* Source text

Coach Shapiro: 17 years of leadership

A look back on the career of physical education teacher and varsity football coach Josh Shapiro


Photo gallery by Annabel Friedman and Evan Fagen

Coach Shapiro bodies teammates in celebration

On the night of September 17, Jackson Nowinski, a sophomore wide receiver, scored the first touchdown of the game against  West Springfield and brought the score to 7-0. While the offensive line was celebrating in the end zone, lineman Chris McCants and quarterback Ryan Jones brought the excitement to the sideline by Coach Josh Shapiro, bodying him in celebration and almost bringing him to the ground. This spirit and love for football is something that Coach Shapiro has instilled in his players every season for seventeen years, making this a recurring moment.

Coach Shapiro is the head varsity football coach and physical education teacher. However, unknown to most, having this role was not his original plan. After studying physical education at the State University of New York-Cortland (SUNY) and playing baseball, Shapiro got his master’s degree at East Stroudsburg University in physical education with a concentration in coaching; more specifically, he was interested in coaching baseball.  “I applied for a graduate assistant [baseball coach],” Shaprio said. “I got it, very luckily.” 

Photo gallery by Annabel Friedman and Evan Fagen

Coach Shapiro was hired for the baseball graduate assistant (GA) position at East Stroudsburg but was transferred to the football coaching position when it became vacant. 

“I thought I was gonna coach baseball collegiately for a career,” Coach Shapiro said. 

Coach Shapiro played baseball throughout high school and played in college at SUNY. With only one year of high school football playing experience, Shapiro had much more knowledge of baseball, but found a calling for football coaching once he started as a GA. 

“I thought I was destined for baseball given more of my background, but I find football more mentally stimulating,” Shapiro said.

* Material supplied

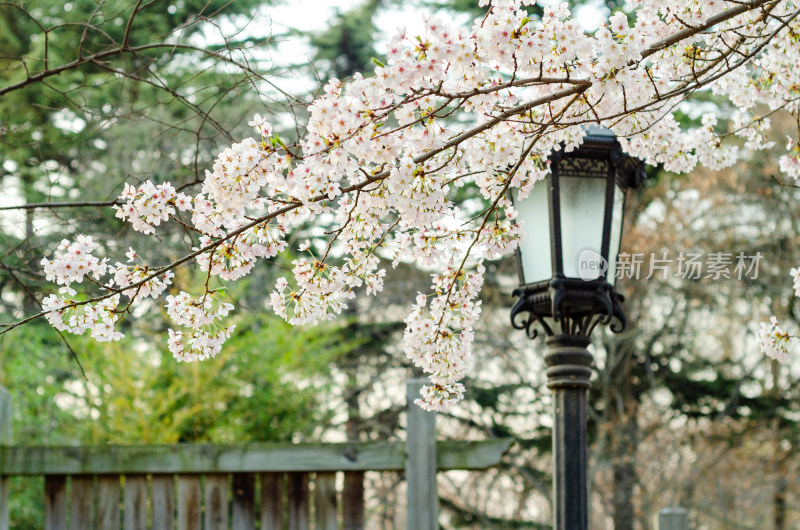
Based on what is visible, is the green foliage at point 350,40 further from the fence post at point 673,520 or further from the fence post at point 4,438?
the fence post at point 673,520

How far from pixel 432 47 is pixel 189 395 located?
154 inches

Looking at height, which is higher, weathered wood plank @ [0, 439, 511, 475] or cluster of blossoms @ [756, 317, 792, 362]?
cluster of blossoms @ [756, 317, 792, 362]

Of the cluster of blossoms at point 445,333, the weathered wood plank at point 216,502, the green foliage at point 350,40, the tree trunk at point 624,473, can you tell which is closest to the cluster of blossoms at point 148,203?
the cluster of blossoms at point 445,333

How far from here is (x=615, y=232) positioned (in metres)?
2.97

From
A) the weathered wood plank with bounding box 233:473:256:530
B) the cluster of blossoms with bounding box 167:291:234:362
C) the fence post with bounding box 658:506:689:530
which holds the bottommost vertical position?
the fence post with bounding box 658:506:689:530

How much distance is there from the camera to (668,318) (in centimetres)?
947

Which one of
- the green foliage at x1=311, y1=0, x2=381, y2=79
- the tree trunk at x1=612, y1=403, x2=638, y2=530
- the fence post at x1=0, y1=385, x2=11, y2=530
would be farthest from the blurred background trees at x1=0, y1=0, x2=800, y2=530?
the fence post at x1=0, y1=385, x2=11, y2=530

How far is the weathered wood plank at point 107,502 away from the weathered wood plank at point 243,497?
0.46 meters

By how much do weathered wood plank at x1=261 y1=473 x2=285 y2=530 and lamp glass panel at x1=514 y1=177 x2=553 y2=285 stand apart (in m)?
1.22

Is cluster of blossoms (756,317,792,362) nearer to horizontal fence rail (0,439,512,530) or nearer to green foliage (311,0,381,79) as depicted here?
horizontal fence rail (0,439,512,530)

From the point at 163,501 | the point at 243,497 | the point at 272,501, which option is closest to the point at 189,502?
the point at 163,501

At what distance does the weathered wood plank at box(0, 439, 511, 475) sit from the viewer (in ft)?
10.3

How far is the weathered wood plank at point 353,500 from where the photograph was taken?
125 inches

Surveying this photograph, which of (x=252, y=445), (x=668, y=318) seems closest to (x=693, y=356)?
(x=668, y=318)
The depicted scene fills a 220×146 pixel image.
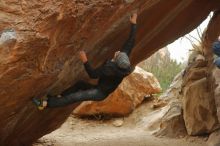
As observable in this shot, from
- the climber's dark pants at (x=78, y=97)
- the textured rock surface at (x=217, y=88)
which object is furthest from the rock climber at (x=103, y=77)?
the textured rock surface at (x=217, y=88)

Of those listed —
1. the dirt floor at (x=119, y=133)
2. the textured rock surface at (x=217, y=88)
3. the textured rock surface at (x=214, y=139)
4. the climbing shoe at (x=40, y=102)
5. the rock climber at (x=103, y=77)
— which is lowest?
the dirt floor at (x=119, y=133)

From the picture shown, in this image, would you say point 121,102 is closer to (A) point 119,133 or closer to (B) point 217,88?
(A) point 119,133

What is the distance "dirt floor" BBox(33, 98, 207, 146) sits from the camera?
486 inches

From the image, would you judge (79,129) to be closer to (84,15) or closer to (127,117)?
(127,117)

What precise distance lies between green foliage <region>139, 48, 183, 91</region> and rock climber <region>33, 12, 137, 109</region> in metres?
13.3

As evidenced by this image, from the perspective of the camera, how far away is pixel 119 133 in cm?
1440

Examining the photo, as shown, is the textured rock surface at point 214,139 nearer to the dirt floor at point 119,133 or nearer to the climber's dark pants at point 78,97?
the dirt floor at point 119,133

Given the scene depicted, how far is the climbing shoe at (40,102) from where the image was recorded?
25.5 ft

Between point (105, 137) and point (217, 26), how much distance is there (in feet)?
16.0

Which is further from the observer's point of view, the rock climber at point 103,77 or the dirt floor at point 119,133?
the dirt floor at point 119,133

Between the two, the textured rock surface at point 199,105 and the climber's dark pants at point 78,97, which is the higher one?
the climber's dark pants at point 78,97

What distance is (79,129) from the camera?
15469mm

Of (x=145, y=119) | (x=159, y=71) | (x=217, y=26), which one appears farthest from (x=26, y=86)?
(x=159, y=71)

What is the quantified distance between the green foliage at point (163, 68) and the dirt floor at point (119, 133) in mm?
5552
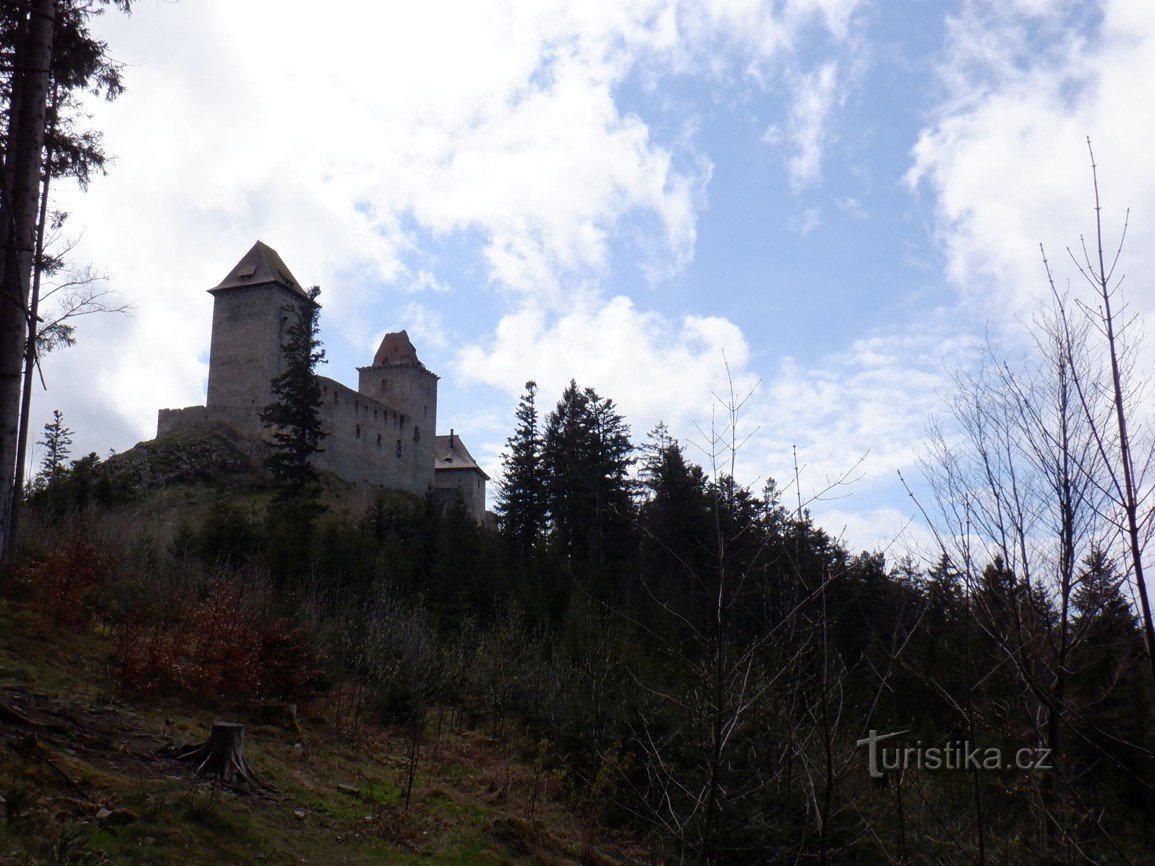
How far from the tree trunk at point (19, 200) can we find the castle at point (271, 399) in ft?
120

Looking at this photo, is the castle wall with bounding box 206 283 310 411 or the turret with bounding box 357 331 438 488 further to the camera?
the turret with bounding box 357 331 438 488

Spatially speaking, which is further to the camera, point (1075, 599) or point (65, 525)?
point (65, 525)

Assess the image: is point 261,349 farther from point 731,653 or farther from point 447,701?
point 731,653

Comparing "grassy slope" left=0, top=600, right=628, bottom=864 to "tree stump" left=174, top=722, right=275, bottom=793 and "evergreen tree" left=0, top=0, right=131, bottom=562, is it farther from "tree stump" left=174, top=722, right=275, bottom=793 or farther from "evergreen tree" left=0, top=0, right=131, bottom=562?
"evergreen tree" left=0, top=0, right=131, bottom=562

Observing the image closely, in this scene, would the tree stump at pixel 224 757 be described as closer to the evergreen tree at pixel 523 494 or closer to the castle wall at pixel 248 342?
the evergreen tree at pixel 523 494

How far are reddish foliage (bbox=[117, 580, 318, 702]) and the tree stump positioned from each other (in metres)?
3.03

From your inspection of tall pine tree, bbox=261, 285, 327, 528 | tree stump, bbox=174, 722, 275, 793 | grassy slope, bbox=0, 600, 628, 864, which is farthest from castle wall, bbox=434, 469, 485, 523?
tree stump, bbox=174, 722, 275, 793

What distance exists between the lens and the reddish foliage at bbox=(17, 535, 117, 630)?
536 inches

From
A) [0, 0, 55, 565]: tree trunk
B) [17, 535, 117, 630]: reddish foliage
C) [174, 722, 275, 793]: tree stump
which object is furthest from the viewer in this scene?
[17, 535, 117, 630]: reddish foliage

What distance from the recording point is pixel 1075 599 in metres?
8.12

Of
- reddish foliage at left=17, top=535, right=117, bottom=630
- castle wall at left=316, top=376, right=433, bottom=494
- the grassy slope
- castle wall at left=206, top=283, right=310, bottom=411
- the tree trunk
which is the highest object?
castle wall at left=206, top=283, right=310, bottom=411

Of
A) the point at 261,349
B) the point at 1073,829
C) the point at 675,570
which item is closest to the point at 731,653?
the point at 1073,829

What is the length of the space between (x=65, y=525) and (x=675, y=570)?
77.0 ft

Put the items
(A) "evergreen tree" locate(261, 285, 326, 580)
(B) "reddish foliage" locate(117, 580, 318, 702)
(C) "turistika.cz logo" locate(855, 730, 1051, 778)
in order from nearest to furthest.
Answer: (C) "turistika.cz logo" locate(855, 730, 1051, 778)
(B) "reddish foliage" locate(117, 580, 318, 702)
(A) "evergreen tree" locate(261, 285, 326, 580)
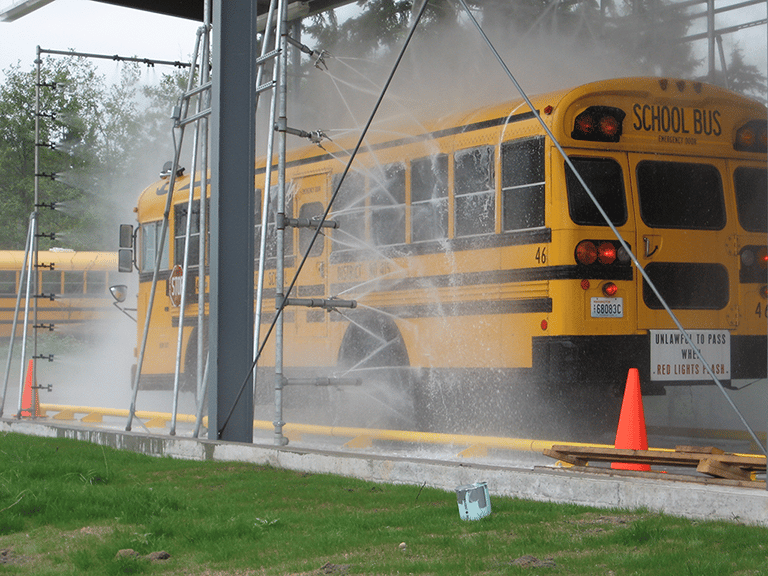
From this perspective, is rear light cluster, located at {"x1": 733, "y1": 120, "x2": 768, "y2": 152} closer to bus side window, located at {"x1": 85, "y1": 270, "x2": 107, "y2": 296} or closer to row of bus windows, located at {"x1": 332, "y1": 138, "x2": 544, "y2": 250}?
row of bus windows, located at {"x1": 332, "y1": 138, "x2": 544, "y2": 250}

* Your task
Pick up the profile of Coach Shapiro after its final sentence and carry it on. These rows have no connection to the profile of Coach Shapiro.

* Answer below
Photo gallery by Annabel Friedman and Evan Fagen

With a love of all things sports and coaching, Shapiro has coached everything, middle school soccer, middle school basketball, middle school and high school baseball and high school football.

“I like kids, and I’ve always been interested in sports,” Shapiro said. 

For any sport, valuable qualities in a coach bring a team together, many of which Shapiro has learned in his career. 

“You have to be present, [have] work ethic, you have to be able to relate to your team and your kids. You have to be able to listen,” Shapiro said. “[More] importantly is letting the kids know that you’re there for them.” 

Photo gallery by Annabel Friedman and Evan Fagen

After working at the school for seventeen years, Shapiro has led the football program through numerous rule changes in the sport that affected his coaching style and forced the team to adapt in different ways. “They’ve legislated the game to be safer, the percentages of contact in practice are much different than it was 17 years ago,” Shapiro said.

In the past ten years, rule book adaptations have created heavier restrictions on tackles and blindside blocks. This has led to a change in the way the game is played, with a greater focus on pass plays and less demand for tackle-based plays on the high school level. 

“When I first started coaching, we hit everyday practice,” Shapiro said. 

With this, Shapiro had to change his strategy to accommodate these new rules.

“Less run oriented, it was more ‘inside the tackle box’ and now everybody’s running a spread offense and there’s much more emphasis on passing,” Shapiro said.

A spread offense is a strategy in football that is used to create a much wider playing field and force the defense to focus on individual players, instead of having a full lineup, which is easier to defend with bigger tackles.

Most players that enter the football program have minimal playing experience as freshmen and gain knowledge through each year of playing. 

“You are part of the community, [seeing] the kids grow from their freshman year to their senior year,” Shapiro said.

Photo gallery by Annabel Friedman and Evan Fagen

In the 2013 season, Coach Shapiro and the varsity football team won their first district championship together.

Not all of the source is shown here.